### Short problem
Rescale the records starting with the line containing "Of the items" and going on through the end of the records. Reproduce only those lines, requests included, and multiply every coordinate in the answers by 1.2, rounding to whole numbers with halves going up.

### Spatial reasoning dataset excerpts
┌──
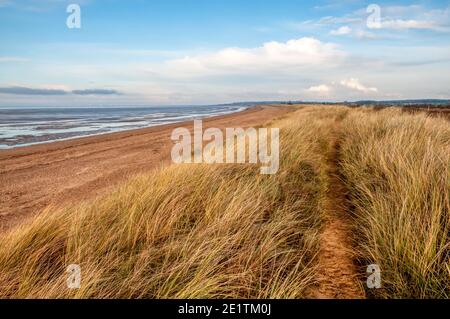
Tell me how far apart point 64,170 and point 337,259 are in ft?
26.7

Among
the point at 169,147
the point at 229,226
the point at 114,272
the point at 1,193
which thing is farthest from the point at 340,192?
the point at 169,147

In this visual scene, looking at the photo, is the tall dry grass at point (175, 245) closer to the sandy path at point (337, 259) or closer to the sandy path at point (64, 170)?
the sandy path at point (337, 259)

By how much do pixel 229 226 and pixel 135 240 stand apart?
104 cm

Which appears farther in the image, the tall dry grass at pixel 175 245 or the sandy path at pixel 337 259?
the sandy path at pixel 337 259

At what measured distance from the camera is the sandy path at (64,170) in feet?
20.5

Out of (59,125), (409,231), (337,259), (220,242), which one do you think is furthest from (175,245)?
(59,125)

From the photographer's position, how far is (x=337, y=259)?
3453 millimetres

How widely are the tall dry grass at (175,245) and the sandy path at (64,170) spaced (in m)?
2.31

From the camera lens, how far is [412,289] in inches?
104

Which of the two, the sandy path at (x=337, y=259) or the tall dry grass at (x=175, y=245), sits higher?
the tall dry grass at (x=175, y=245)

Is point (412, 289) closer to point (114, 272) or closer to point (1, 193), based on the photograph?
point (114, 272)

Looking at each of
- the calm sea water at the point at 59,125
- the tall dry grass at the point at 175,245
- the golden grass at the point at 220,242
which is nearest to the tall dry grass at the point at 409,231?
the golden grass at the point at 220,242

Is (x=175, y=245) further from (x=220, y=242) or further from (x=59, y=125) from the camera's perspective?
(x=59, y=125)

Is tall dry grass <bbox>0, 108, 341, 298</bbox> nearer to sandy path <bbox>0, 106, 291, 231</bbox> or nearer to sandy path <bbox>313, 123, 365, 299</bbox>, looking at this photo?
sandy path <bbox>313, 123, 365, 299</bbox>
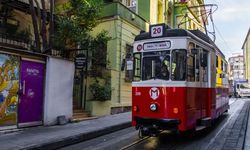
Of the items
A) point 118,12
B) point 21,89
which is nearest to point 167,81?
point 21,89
└──
### Answer
Of the items
A) point 118,12
B) point 21,89
which is nearest to point 167,81?
point 25,107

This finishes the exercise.